I've seen this method of cooking fish twice in the last month. Firstly, by Daniel Humm of Eleven Madison Park in New York; secondly, by Adam Byatt on Saturday Kitchen. Daniel applies it to Black Bass and Adam to Sea Bass, but the method could be used for any similar, firm, meaty fish. I'm guessing flatfish wouldn't be that suitable and, for me, salmon and trout are better confited. Many vegetables, such as potatoes, beetroot, and celeriac are salt-baked, with equally delicious results.
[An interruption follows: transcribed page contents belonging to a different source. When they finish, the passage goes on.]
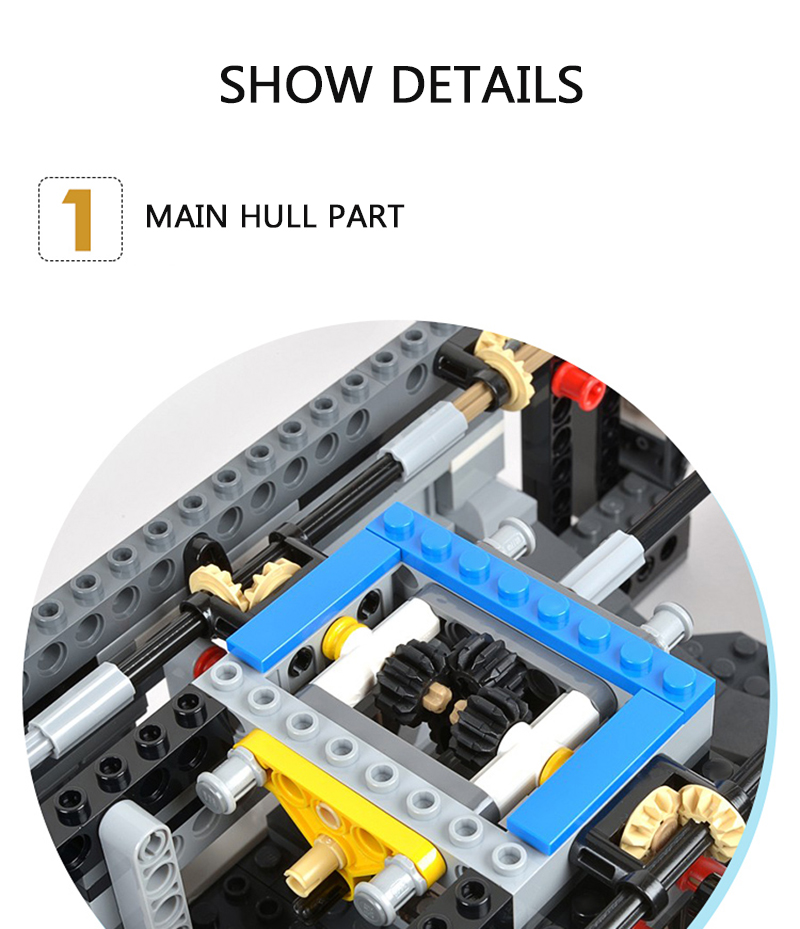 SHOW DETAILS

1 MAIN HULL PART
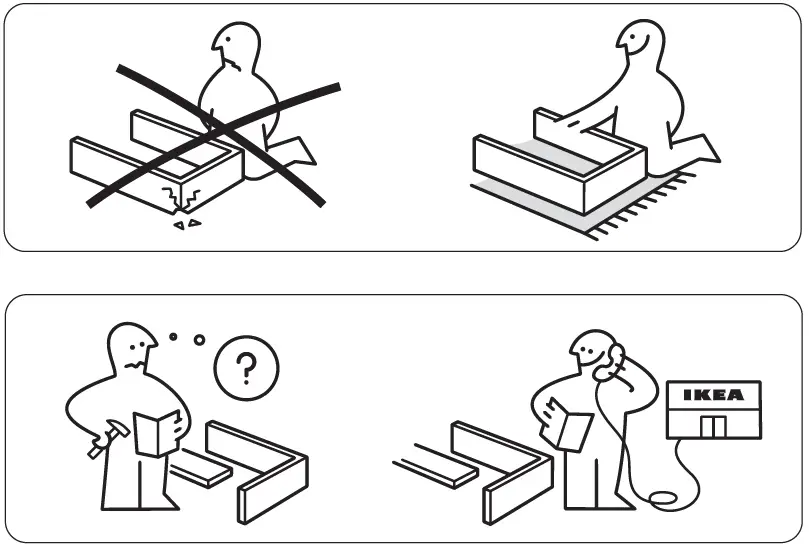 ?

IKEA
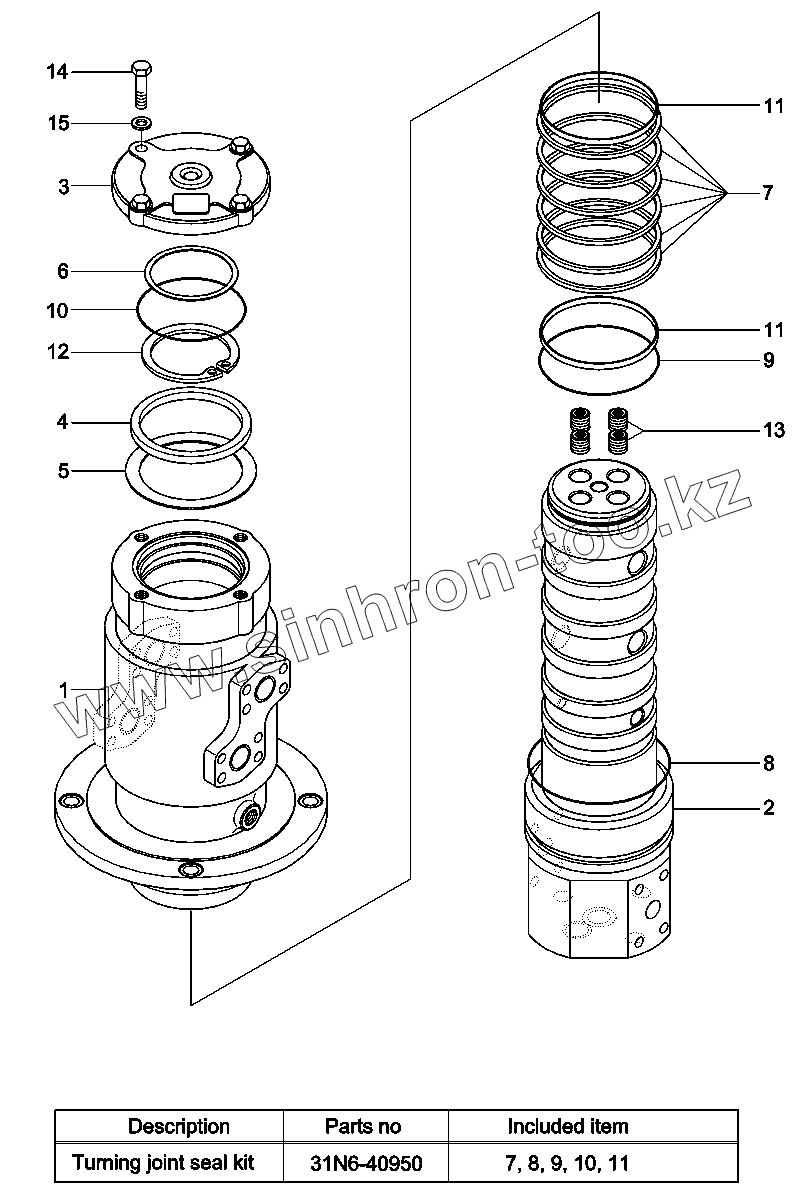 14
15
3
6
10
12
4
5
1
11
7
11
9
13
8
2

www.sinhron-too.kz

| Description | Parts no | Included item |
|---|---|---|
| Turning joint seal kit | 31N6-40950 | 7, 8, 9, 10, 11 |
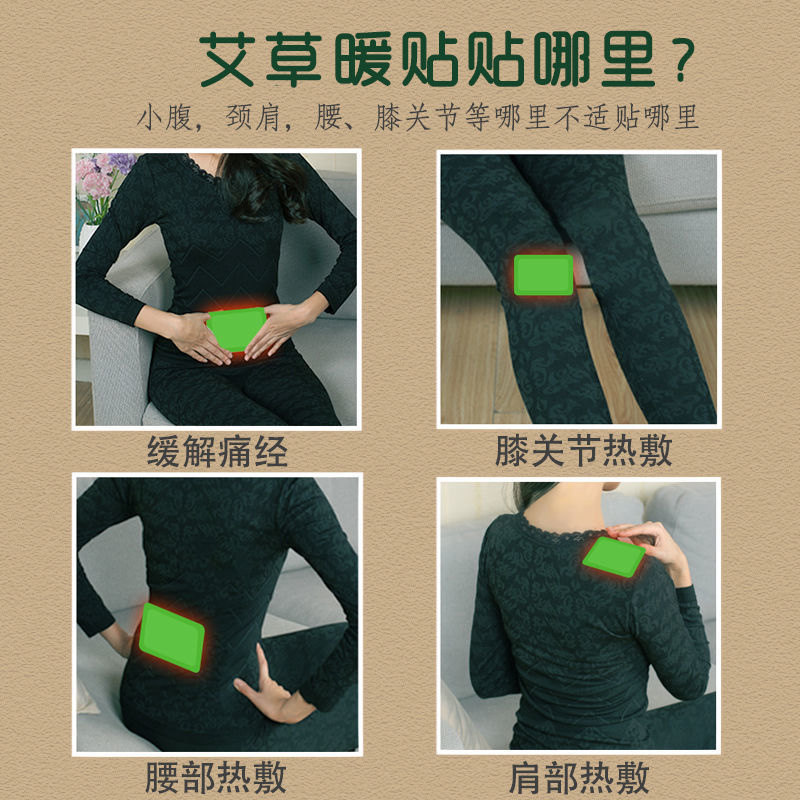 艾草暖贴贴哪里？

小腹，颈肩，腰、膝关节等哪里不适贴哪里

缓解痛经

膝关节热敷

腰部热敷

肩部热敷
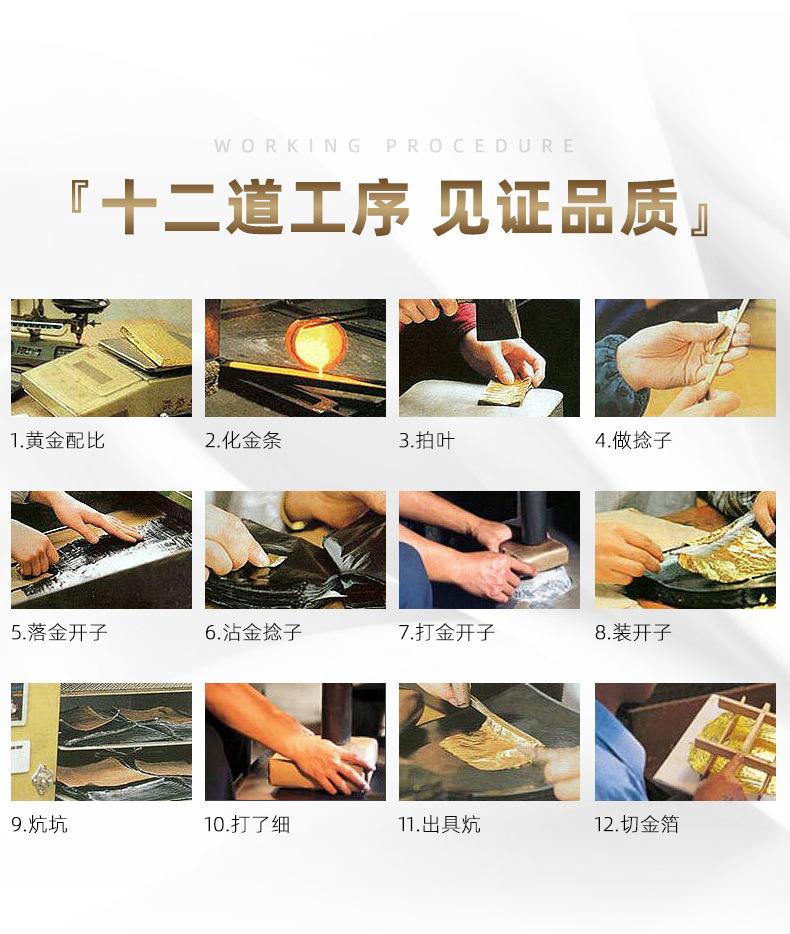 WORKING PROCEDURE

『十二道工序 见证品质』

1.黄金配比

2.化金条

3.拍叶

4.做捻子

5.落金开子

6.沾金捻子

7.打金开子

8.装开子

9.炕坑

10.打了细

11.出具炕

12.切金箔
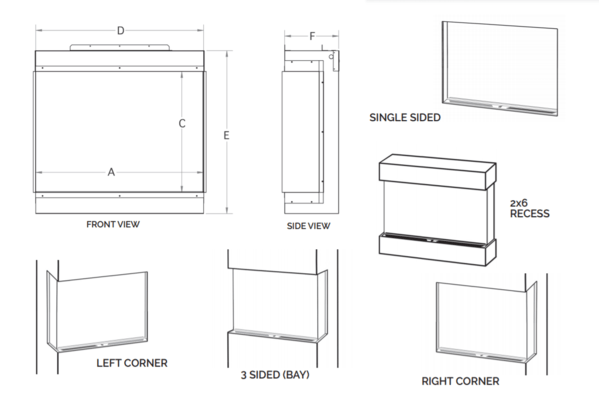 D

C

E

A

FRONT VIEW

F

SIDE VIEW

SINGLE SIDED

2x6
RECESS

LEFT CORNER

3 SIDED (BAY)

RIGHT CORNER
The sea bass in this recipe is coated in a mixture of egg whites and salt to protect it from the heat, making it less easy to overcook the flesh. Daniel wraps the fish in crepes before applying the egg/salt mix so that the salt does not fall onto the fish when cutting off the crust. In my experience this isn't essential, since the skin, which is removed after cooking, will catch any falling salt.
So, to start, mix roughly 500g of salt (regular table variety) with enough egg white to give the consistency of wet sand (that is to say, make it spreadable but not runny). It might seem like a lot of salt, but it only costs 30p for a tub and, have no fear, the salt is not going to penetrate the fish.
Then, get your gutted, de-scaled an de-finned fish, and stuff the belly cavity with thyme, lemon, dill, or whatever you fancy. Spread a little of the mixture on a non-stick tray or silicone baking mat, sit the fish on top, then coat with the mixture using a spatula/palette knife (see below). You can make decorations in the salt crust a la Daniel Humm, but it's obviously extra work and not necessary.
Place the bass in an oven at 220 degrees Celsius for 15 minutes per kilogram. My fish weighed about 800g so that's 12 minutes. Remove from the oven and check the temperature. I use a digital thermometer to test doneness - for, me between 45 and 50 degrees Celsius is optimum. The more you go above 50 degrees the flakier and drier the fish will become.